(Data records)
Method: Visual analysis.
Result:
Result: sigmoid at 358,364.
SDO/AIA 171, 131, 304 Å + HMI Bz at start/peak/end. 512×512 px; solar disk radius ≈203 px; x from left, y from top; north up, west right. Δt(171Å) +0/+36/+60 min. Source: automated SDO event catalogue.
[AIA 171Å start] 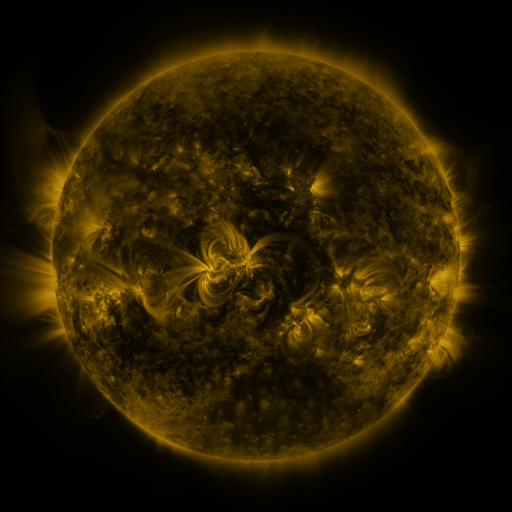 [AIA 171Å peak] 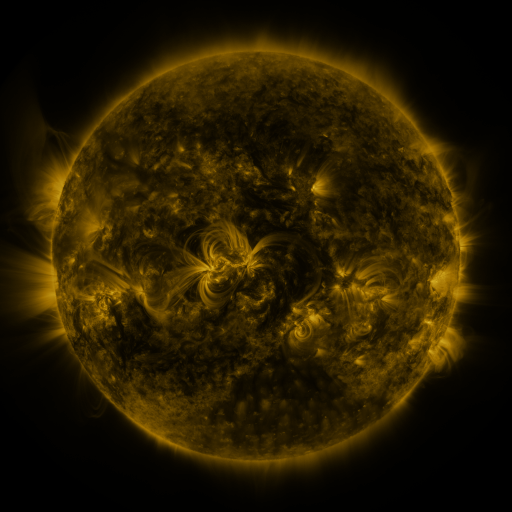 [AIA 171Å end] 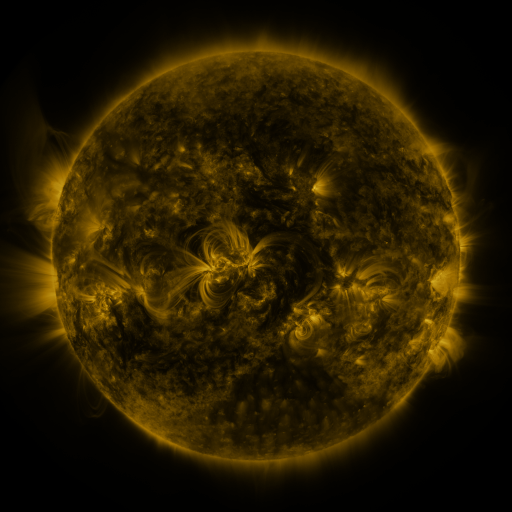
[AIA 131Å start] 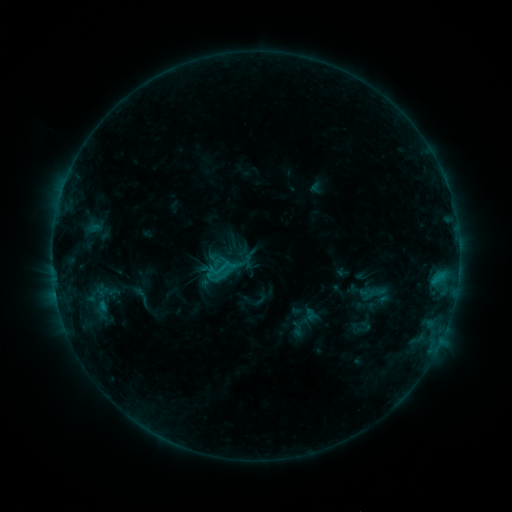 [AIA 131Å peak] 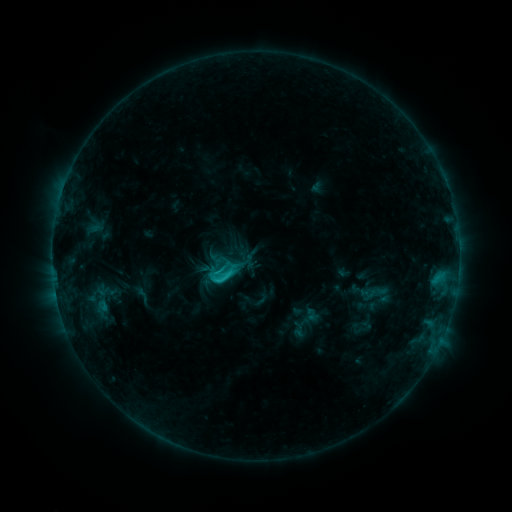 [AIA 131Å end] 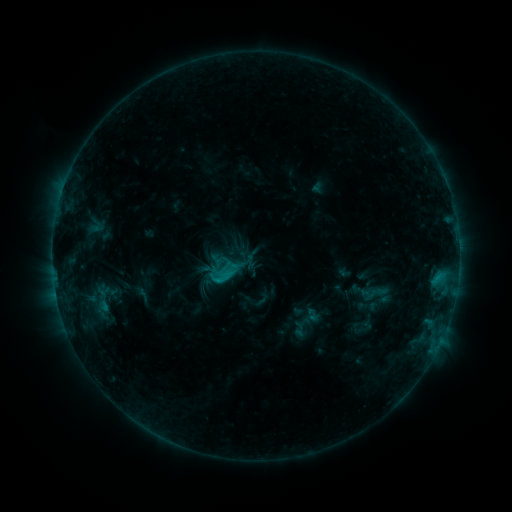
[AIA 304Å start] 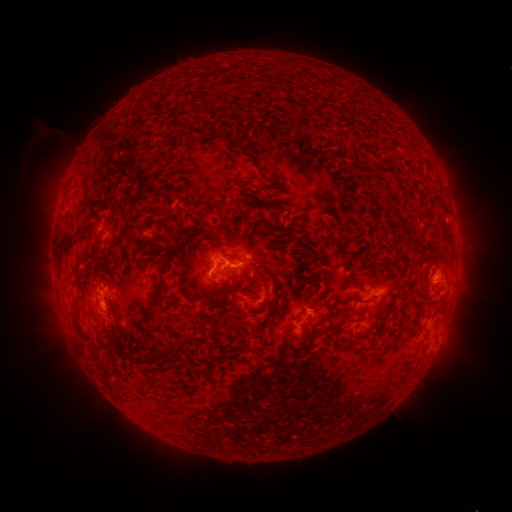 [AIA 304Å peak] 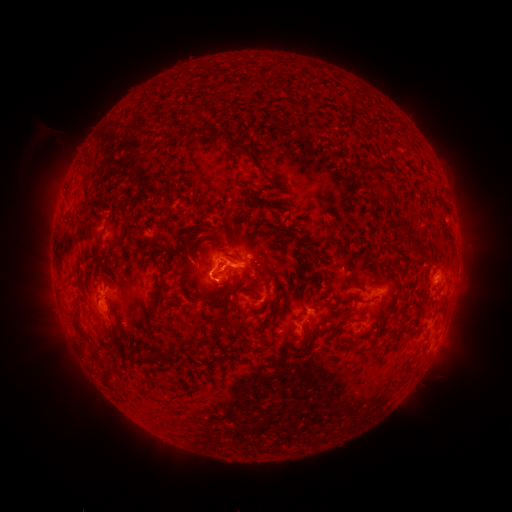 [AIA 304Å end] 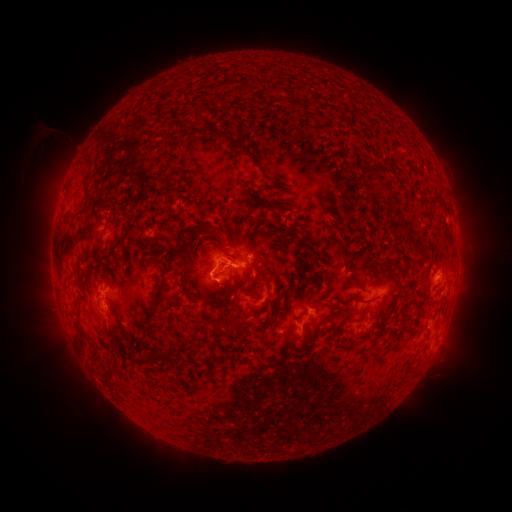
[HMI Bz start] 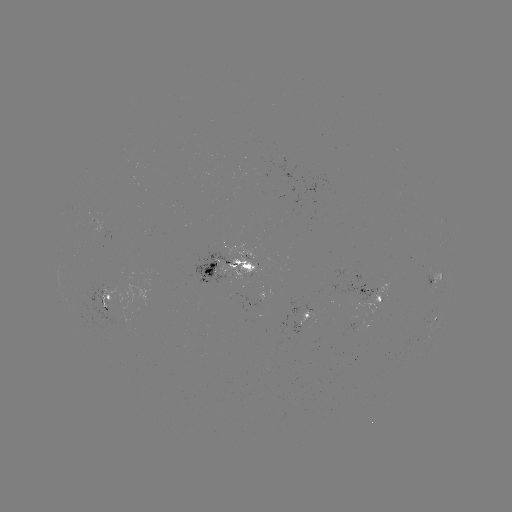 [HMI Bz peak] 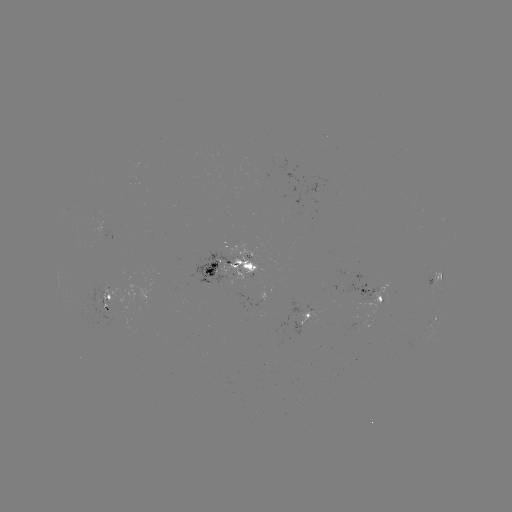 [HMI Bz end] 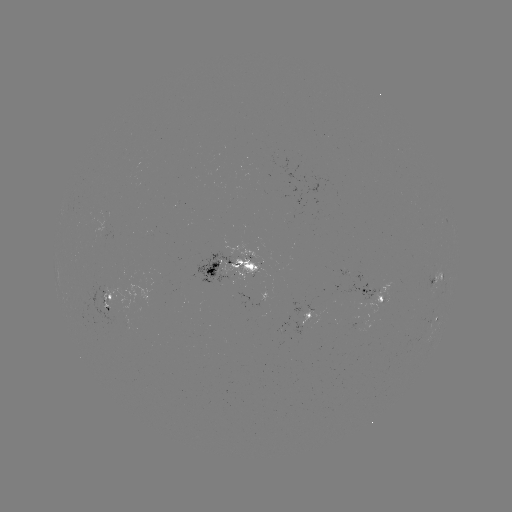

● **Description of the task**
Duplicate the items above word for word, from the very start down through the line that contains "SDO/AIA 171, 131, 304", including that line.

● **Output of the exercise**
Method: Visual analysis.
Result:
Result: sigmoid at 358,364.
SDO/AIA 171, 131, 304 Å + HMI Bz at start/peak/end. 512×512 px; solar disk radius ≈203 px; x from left, y from top; north up, west right. Δt(171Å) +0/+36/+60 min. Source: automated SDO event catalogue.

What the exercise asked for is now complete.